Posted by Brad Johnson Fri, 21 Sep 2007 14:00:00 GMT

The Environmental and Energy Study Institute (EESI) invites you to a Congressional briefing with Sir Nicholas Stern a year after the release of the landmark “Stern Review on the Economics of Climate Change.” The Stern Review represented a key milestone in our understanding of the urgent need to take action and the associated costs of tackling climate change. The headline message that the cost of action would be far less than the cost of inaction was a catalyst for many governments to increase their efforts in the fight against global warming.

In the run up to the next UN meeting on climate change in Bali (December 2007), there are a number of complementary processes taking place, including the UN Secretary-General’s meeting in New York on September 24 and the US Meeting of Major Economies on Energy Security and Climate Change in Washington on September 27-28. How will the findings of the Stern Review affect these meetings? Will the policy recommendations recommended by the Review be considered as part of the final deal?

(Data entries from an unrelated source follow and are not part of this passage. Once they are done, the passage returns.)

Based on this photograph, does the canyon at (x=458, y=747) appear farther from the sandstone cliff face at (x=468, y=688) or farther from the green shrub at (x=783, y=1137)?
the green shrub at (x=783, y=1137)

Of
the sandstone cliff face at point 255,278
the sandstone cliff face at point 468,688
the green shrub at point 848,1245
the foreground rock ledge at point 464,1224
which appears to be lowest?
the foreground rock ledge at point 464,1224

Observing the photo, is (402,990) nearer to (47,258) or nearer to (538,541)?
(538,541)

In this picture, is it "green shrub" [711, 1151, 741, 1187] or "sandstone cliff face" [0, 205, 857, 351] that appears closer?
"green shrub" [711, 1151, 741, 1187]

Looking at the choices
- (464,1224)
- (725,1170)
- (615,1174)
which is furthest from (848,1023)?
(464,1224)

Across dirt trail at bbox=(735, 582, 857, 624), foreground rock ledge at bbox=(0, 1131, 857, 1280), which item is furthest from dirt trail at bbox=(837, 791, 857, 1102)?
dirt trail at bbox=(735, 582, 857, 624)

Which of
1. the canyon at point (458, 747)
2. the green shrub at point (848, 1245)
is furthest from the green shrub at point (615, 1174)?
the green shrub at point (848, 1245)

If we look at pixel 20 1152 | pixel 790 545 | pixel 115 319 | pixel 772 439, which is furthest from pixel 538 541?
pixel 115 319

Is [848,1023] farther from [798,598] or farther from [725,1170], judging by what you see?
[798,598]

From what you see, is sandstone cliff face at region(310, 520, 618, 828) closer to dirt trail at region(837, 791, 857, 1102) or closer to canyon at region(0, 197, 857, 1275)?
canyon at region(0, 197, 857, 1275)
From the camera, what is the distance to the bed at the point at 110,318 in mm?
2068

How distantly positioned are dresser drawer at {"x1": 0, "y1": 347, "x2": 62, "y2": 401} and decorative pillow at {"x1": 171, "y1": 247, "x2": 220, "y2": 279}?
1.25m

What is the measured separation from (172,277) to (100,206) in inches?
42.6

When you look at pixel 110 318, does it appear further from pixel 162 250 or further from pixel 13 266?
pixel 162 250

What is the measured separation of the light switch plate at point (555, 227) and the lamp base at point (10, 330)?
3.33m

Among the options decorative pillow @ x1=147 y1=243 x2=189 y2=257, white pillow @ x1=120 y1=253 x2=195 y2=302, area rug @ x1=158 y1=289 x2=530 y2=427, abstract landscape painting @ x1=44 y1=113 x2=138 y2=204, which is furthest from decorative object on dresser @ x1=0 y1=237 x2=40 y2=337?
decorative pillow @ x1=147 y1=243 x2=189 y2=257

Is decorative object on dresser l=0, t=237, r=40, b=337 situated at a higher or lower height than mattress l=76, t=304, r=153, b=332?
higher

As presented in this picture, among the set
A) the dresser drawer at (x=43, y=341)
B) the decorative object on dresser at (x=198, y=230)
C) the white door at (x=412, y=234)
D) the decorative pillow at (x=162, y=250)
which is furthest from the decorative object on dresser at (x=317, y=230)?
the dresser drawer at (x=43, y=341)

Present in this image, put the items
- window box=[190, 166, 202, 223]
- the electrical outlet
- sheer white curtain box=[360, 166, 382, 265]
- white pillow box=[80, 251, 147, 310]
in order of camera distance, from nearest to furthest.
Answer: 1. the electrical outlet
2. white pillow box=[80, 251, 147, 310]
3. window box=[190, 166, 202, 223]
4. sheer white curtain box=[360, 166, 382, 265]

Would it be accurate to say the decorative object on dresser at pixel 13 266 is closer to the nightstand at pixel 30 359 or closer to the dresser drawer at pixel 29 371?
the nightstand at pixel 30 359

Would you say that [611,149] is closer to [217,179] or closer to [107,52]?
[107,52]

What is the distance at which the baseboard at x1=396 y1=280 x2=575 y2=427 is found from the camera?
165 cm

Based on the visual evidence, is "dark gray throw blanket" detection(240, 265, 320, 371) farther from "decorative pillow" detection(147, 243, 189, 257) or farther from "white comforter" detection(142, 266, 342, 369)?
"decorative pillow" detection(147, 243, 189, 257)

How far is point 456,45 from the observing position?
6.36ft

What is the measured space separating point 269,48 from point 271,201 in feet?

Sir Nicholas Stern will speak about these issues, which will be followed by a Q&A session with the audience.

Briefing speaker:

The Stern Review was commissioned by Gordon Brown, formerly Chancellor of the Exchequer and now the British Prime Minister. The Stern Review’s principal conclusion was that tackling climate change is a pro-growth strategy. It found that the earlier effective action is taken, the less costly it will be. The Stern Review surprised many policymakers in terms of describing the relatively small cost of action versus the significant costs of inaction, i.e. stabilizing greenhouse gases in the atmosphere will cost about one per cent of annual global output by 2050. If no action is taken, climate change will reduce global consumption per head by between five and 20 percent. In addition, markets for low-carbon energy products are likely to be worth at least $505 billion per year by 2050.